Best way to read TSV file using Apache Spark in java

Question

I have a TSV file, where the first line is the header. I want to create a JavaPairRDD from this file. Currently, I'm doing so with the following code:

TsvParser tsvParser = new TsvParser(new TsvParserSettings());
List<String[]> allRows;
List<String> headerRow;
try (BufferedReader reader = new BufferedReader(new FileReader(myFile))) {
        allRows = tsvParser.parseAll((reader));
        //Removes the header row
        headerRow = Arrays.asList(allRows.remove(0));
    }
JavaPairRDD<String, MyObject> myObjectRDD = javaSparkContext
            .parallelize(allRows)
            .mapToPair(row -> new Tuple2<>(row[0], myObjectFromArray(row)));

I was wondering if there was a way to have the javaSparkContext read and process the file directly instead of splitting the operation into two parts.

EDIT: This is not a duplicate of How do I convert csv file to rdd, because I'm looking for an answer in Java, not Scala.

Its not a duplicate, because I'm looking for an answer in Java, not Scala. — alexgbelov
– alexgbelov, Commented Aug 3, 2016 at 21:04

mark · Accepted Answer · 2016-08-04 22:14:35Z

3

use https://github.com/databricks/spark-csv

import org.apache.spark.sql.SQLContext

SQLContext sqlContext = new SQLContext(sc);
DataFrame df = sqlContext.read()
    .format("com.databricks.spark.csv")
    .option("inferSchema", "true")
    .option("header", "true")
    .option("delimiter","\t")
    .load("cars.csv");

df.select("year", "model").write()
    .format("com.databricks.spark.csv")
    .option("header", "true")
    .save("newcars.csv");

answered Aug 4, 2016 at 22:14

mark

1549 bronze badges

Sign up to request clarification or add additional context in comments.

4 Comments

alexgbelov Over a year ago

I looked into it, and I don't like that there's no simple way to convert a Dataframe to a JavaRDD of custom objects. You have to parse each row manually.

mark Over a year ago

I'm curious why you would want an RDD over a dataframe in the instance of unique objects requirement. @alexgbelov

alexgbelov Over a year ago

The rest of my logic uses RDD's; I just needed a way to read in the data as cleanly as possible.

Haha TTpro Over a year ago

spark 2x implement the function. You don't need spark-csv anymore

abaghel · Accepted Answer · 2016-08-04 14:58:43Z

1

Try below code to read CSV file and create JavaPairRDD.

DATASET:
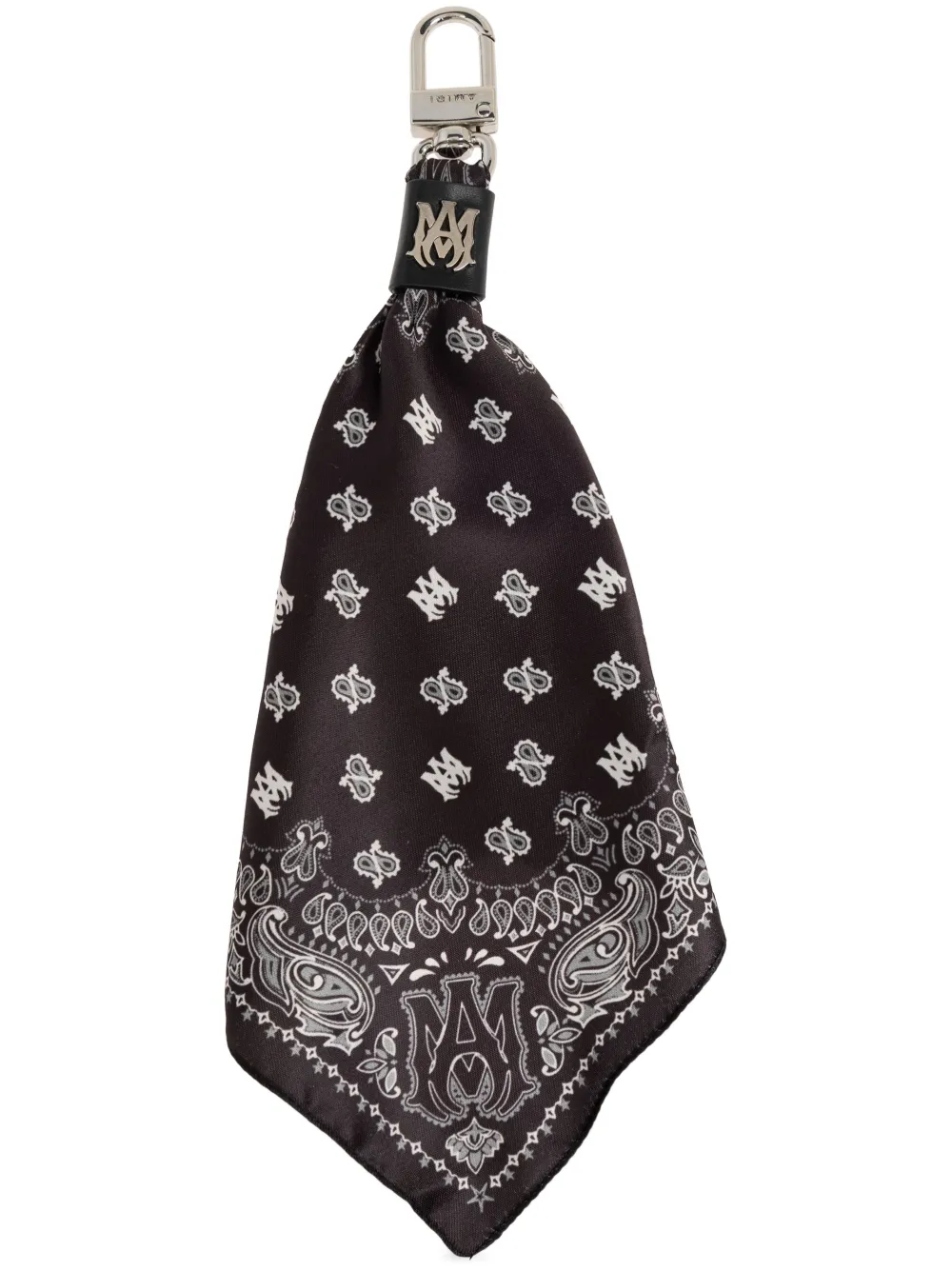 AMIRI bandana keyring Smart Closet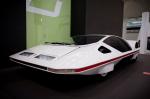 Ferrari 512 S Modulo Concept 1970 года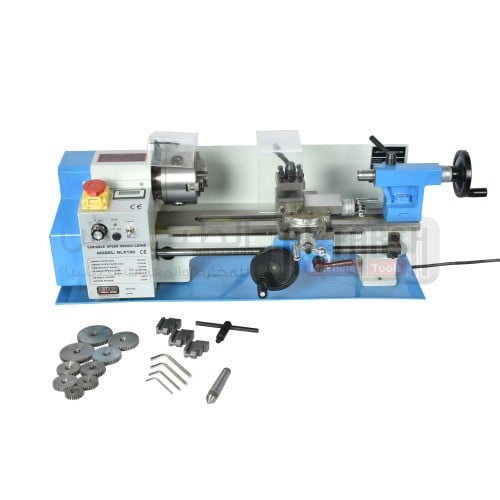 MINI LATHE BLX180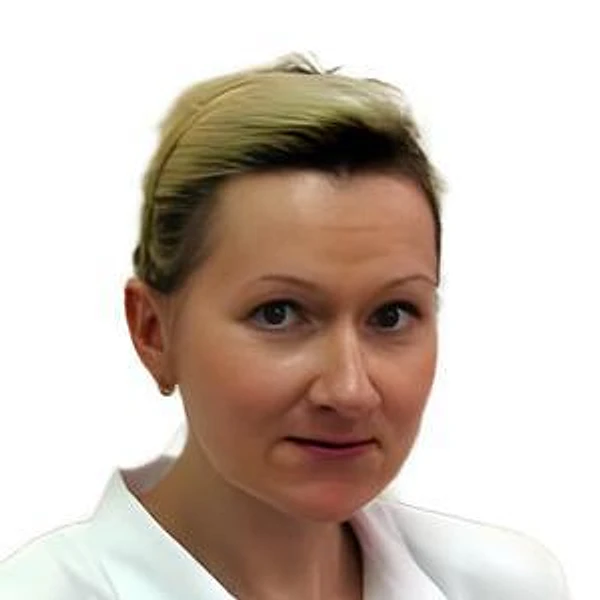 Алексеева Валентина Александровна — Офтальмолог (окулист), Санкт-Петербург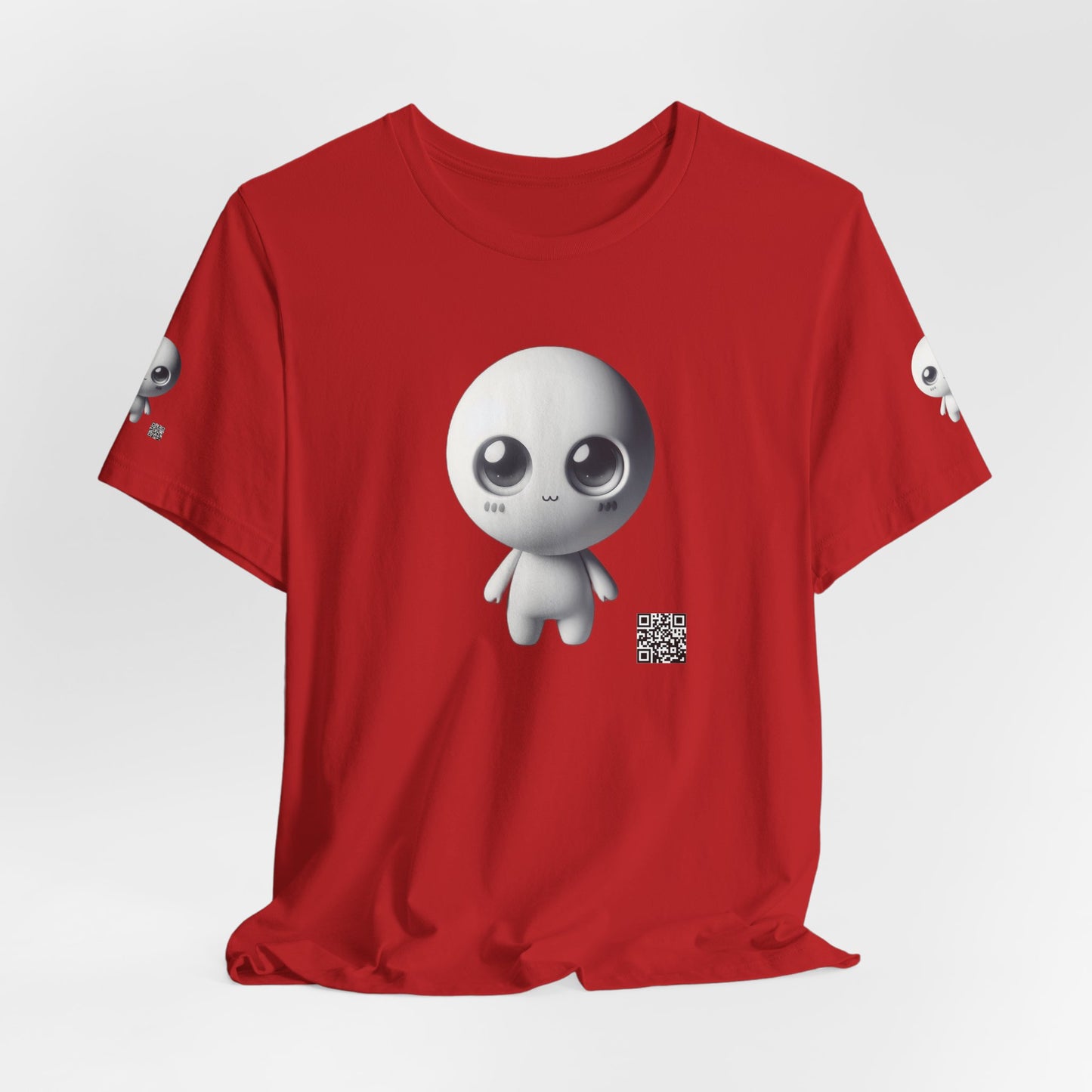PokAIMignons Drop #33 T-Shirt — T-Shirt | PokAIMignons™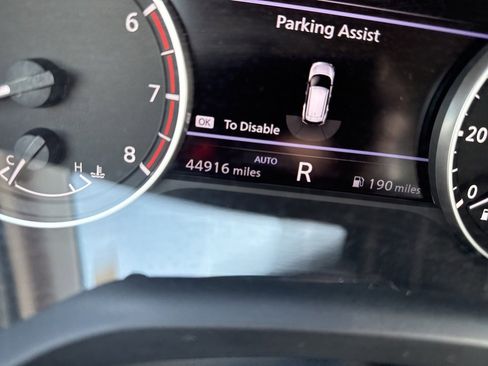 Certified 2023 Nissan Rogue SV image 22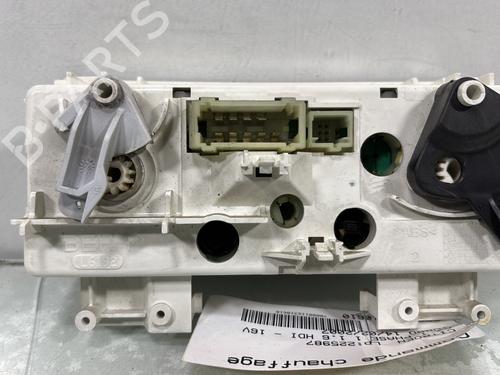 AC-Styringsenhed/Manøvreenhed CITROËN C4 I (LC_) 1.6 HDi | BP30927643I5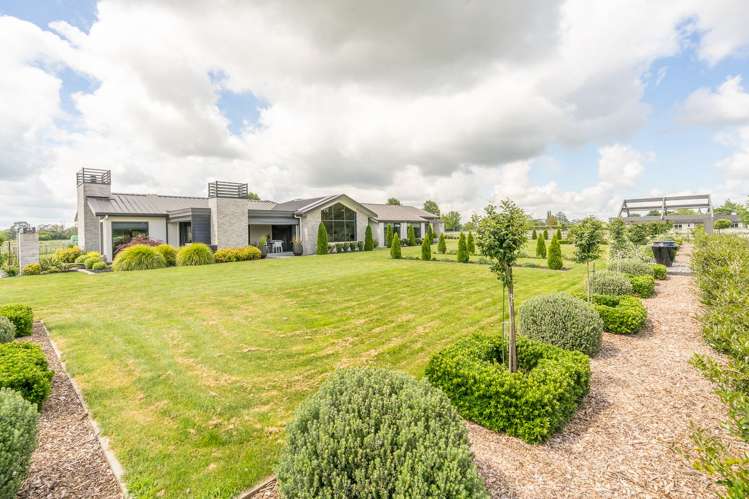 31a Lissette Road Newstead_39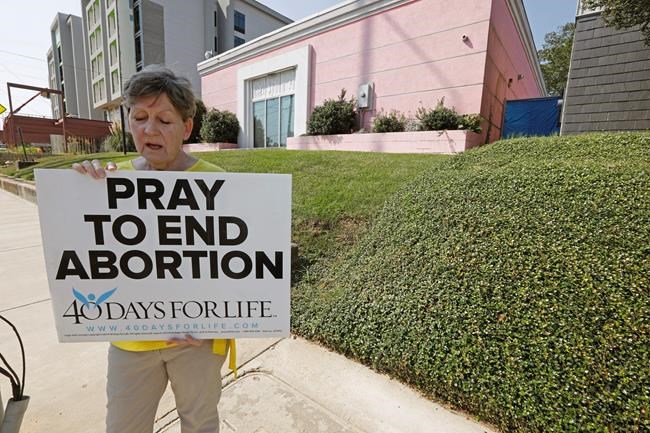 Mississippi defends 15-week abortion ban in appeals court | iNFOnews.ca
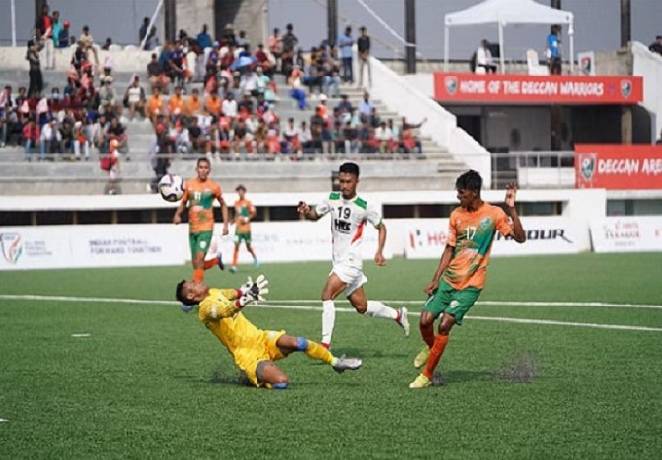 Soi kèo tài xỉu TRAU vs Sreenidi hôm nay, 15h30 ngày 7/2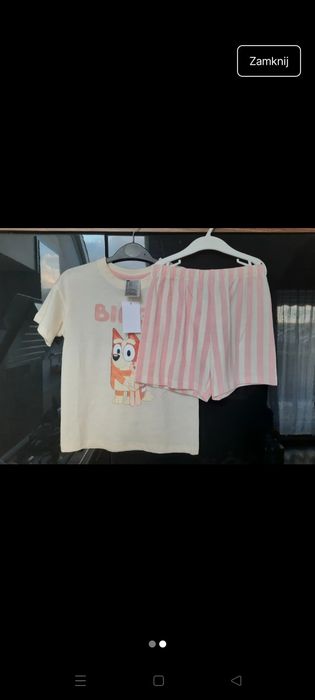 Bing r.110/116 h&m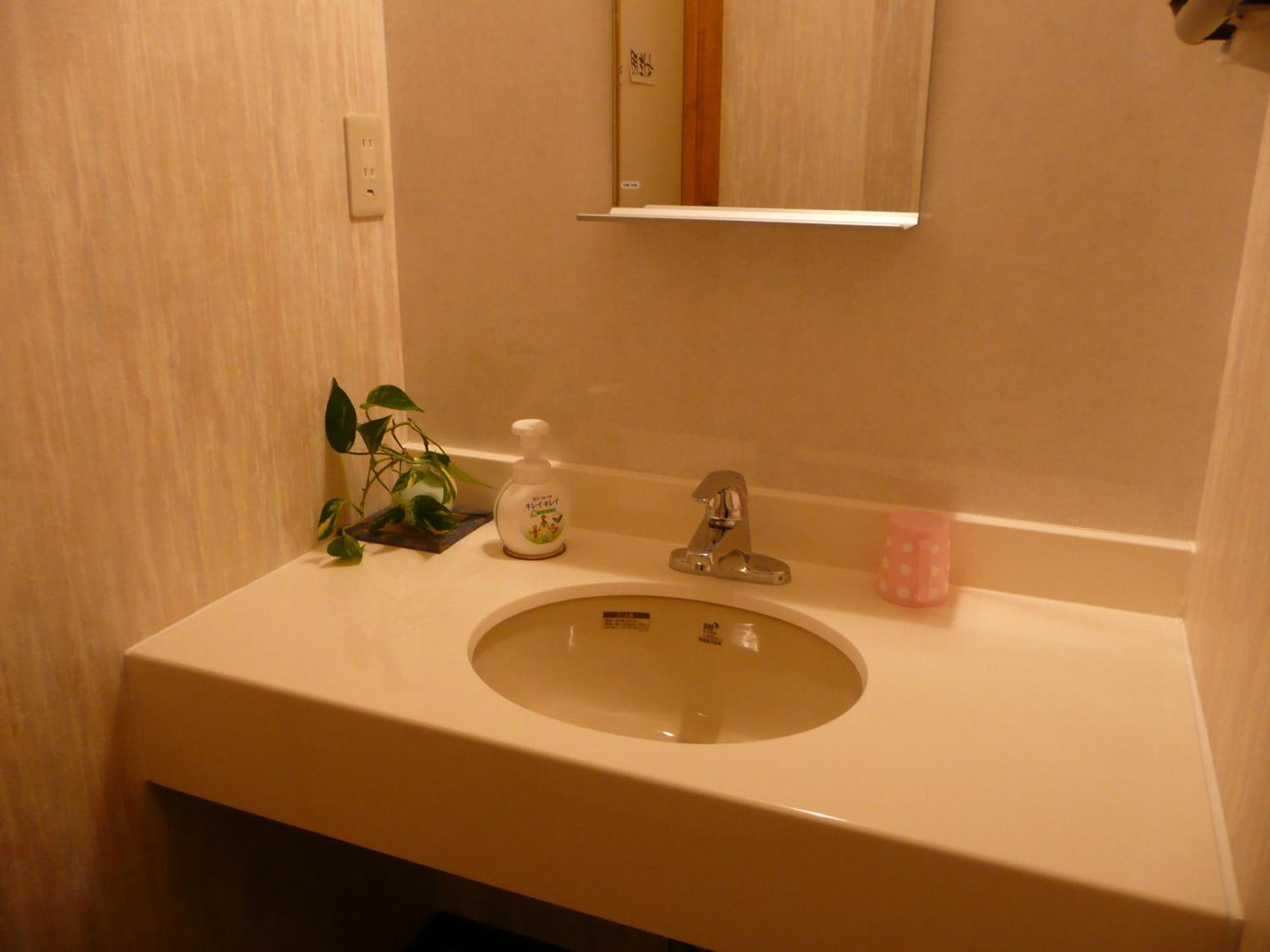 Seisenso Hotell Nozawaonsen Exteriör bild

DIRECTIONS: Please repeat the passage of the TSV-in-Spark thread above, word for word, starting at "TsvParser tsvParser = new" and ending at "into two parts.".

ANSWER BOX:
TsvParser tsvParser = new TsvParser(new TsvParserSettings());
List<String[]> allRows;
List<String> headerRow;
try (BufferedReader reader = new BufferedReader(new FileReader(myFile))) {
        allRows = tsvParser.parseAll((reader));
        //Removes the header row
        headerRow = Arrays.asList(allRows.remove(0));
    }
JavaPairRDD<String, MyObject> myObjectRDD = javaSparkContext
            .parallelize(allRows)
            .mapToPair(row -> new Tuple2<>(row[0], myObjectFromArray(row)));

I was wondering if there was a way to have the javaSparkContext read and process the file directly instead of splitting the operation into two parts.